I settori in maggiore sviluppo della green economy? Energia, arredamento, edilizia e alimentazione.
Le aziende che fanno delle strategie sostenibili il loro principale orientamento produttivo? Quelle di cosmesi, detergenti/detersivi ed abbigliamento.

Sono questi i dati che emergono dalla ricerca pubblicata a Dicembre 2011 da Green Intelligence sulle organizzazioni della green economy.
L’universo di riferimento è stato selezionato a partire dalla comunicazione delle imprese green a mezzo stampa, radio, tv, affissione e web, per un campione totale di 426 soggetti interrogati.

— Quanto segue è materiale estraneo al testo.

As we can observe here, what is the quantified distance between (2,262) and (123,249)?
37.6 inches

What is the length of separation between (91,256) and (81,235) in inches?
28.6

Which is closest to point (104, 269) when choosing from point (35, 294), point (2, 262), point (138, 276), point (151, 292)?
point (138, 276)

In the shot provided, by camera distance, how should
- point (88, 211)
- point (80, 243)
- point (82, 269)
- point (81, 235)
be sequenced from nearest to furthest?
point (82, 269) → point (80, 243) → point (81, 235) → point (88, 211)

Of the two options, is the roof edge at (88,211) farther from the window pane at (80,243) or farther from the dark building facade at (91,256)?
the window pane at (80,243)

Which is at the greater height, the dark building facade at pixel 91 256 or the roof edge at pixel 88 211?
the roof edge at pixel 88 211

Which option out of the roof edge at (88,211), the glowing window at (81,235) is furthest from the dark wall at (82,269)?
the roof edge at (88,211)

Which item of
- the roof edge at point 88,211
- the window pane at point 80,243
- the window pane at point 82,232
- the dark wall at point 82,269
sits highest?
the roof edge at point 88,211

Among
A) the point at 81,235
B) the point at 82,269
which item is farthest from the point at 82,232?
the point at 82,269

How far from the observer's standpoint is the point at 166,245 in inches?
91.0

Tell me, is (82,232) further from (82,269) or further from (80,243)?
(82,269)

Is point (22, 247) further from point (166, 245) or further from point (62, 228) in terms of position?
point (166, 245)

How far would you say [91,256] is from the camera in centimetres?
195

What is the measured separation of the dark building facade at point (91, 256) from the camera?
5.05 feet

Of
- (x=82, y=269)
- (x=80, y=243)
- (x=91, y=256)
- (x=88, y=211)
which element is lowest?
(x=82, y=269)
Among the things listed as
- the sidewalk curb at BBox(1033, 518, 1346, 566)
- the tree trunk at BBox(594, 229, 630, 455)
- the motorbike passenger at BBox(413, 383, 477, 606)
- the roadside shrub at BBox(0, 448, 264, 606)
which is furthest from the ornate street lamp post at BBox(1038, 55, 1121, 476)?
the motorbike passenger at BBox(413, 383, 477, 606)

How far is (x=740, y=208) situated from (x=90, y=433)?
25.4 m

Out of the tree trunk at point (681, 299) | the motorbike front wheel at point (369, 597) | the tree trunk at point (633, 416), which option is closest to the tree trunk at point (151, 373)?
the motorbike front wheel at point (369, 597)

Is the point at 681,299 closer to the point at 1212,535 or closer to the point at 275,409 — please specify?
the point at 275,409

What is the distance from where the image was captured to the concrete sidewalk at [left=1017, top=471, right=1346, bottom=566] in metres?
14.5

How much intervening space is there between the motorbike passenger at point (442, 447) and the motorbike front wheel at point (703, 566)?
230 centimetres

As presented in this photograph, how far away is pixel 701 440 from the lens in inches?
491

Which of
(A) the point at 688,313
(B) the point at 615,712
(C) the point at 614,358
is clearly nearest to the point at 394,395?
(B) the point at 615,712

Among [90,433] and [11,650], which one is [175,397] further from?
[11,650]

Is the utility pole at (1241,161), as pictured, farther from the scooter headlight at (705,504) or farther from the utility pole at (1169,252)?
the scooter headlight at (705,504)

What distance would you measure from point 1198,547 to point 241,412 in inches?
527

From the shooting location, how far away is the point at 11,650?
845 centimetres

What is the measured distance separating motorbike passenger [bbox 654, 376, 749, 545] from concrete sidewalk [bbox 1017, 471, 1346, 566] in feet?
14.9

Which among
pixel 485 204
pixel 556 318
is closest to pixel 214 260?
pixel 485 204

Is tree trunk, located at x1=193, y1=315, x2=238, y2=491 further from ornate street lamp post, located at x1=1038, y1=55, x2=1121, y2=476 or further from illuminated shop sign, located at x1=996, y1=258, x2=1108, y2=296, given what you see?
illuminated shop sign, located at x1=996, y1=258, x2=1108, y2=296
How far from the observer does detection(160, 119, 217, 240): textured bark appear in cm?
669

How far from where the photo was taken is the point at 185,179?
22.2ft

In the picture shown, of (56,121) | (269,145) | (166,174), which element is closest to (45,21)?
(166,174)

La maggior parte della comunicazione green sembra riguardi i quattro principali settori di sviluppo del mercato, che insieme ricoprono ben la metà delle campagne prese in esame.
E per coloro che diffidano nella green economy come evoluzione positiva del proprio business, i manager delle imprese coinvolte smentiscono i dubbi e dichiarano che non si tratta di una moda passeggera e che seguiranno nuovi sviluppi nel campo.

Nella ricerca si sottolinea come i prezzi dei prodotti e servizi green siano più elevati rispetto ai competitors tradizionali, confermando il trend registrato ad esempio da GPF nel 2011, secondo il quale i green shoppers sono disposti a spendere fino al 24% in più per gli acquisti verdi.

Infine, i media considerati più adatti per le campagne green sono stati così ripartiti:

  • web (62%)
  • stampa (45%)
  • radio (38%)
  • tv (32%)
  • affissioni (26%).

E tu che ne pensi, si tratta di un fenomeno di moda o credi che possa essere un motore di sviluppo per le imprese italiane?